GLOIRE AUX VAINCUS!


Les Japonais accordent les honneurs de la guerre au général Stoessel et aux héroïques défenseurs de Port-Arthur


Après un siège de plus de huit mois, durant lequel la garnison et les habitants ont supporté avec un stoïcisme héroïque les plus terribles souffrances, Port-Arthur a dû capituler.
Mais cette longue et glorieuse résistance a suscité l'admiration du monde entier.
A la nouvelle que le général Stoessel était décidé à rendre la ville qu'il avait défendue si vaillamment, le mikado a fait télégraphier au général Nogi, commandant les troupes d'investissement, qu'en raison des louables service que le gouverneur de Port-Arthur avait rendus à son pays il désirait qu'on lui accordât les honneurs militaires.
A l'heure douloureuse de la capitulation, les héros de Port-Arthur ne pouvaient espérer plus précieux témoignage d'estime et de respect que celui qui leur vient des ennemis eux mêmes.
Le général Stoessel a été, en vérité, l'âme de la résistance. Actif, intrépide, infatigable, on le voyait jour et nuit sur les points les plus menacés. Les habitants l'avaient surnomme «l'homme qui ne dort jamais ». Il semait au tour de lui la bonne humeur, la force et la résignation ; il inspirait à tous la confiance et l'espoir, alors que lui-même, depuis longtemps n'espérait plus. Il a été, en un mot, le type de ce gouverneur de ville assiégée dont parlait jadis Richelieu et qui, suivant le mot du grand cardinal, devait avoir « le coeur aussi fort que ses remparts ».

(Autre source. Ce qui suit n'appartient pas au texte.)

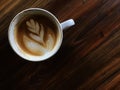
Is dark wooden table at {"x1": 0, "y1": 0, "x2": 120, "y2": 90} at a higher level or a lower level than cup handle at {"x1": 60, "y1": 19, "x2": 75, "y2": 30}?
lower

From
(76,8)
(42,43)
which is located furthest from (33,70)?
(76,8)

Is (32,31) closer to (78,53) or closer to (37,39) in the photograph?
(37,39)

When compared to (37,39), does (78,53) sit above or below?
below

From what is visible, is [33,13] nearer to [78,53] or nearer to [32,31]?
[32,31]

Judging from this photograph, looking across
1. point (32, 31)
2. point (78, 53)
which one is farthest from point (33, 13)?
point (78, 53)

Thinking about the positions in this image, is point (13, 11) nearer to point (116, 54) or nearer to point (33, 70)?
point (33, 70)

Avec l'espérance d'être secouru, Stoessel eût peut-être pu résister encore, tant il avait d'ascendant sur les troupes et sur les habitants. Mais Kouropatkine est à Moukden et la flotte de la Baltique n'a encore atteint que Madagascar. Et la position des assiégés n'était plus tenable. Les hôpitaux regorgeaient de malades; quinze mille blessés encombraient les rues ; il restait à peine cinq mille combattants valides dont beaucoup étaient convalescents, et les munitions commençaient à manquer. Comment résister dans de telles conditions aux assauts d'une armée formidable dont les forces se renouvelaient sans cesse.
Stoessel dut se résigner à convoquer un conseil de guerre. Au milieu des sifflements des obus à mitraille qui labouraient toute la ville, les officiers, épuisés, se' réunirent solennellement.
La scène, rapporte un témoin, fut profondément pathétique. La plupart de ces hommes indomptables, qui venaient de supporter stoïquement pendant huit mois toutes les tortures du siège, sanglotaient de douleur. On fut vite d'accord, et le sentiment général fut de capituler avec honneur ou de mourir en combattant.
La garnison russe, en raison des honneurs de la guerre qui lui étaient accordés, n'a donc rendu ses armes qu'après être sortie de la ville clairons sonnants et drapeaux déployés.
Ainsi s'est accompli le destin de Port-Arthur. La ville est aux mains des Japonais, mais son admirable résistance restera comme une des pages les plus belles dans l'histoire de l'héroïsme; et, des ruines de la cité, a surgi la gloire impérissable de ses défenseurs.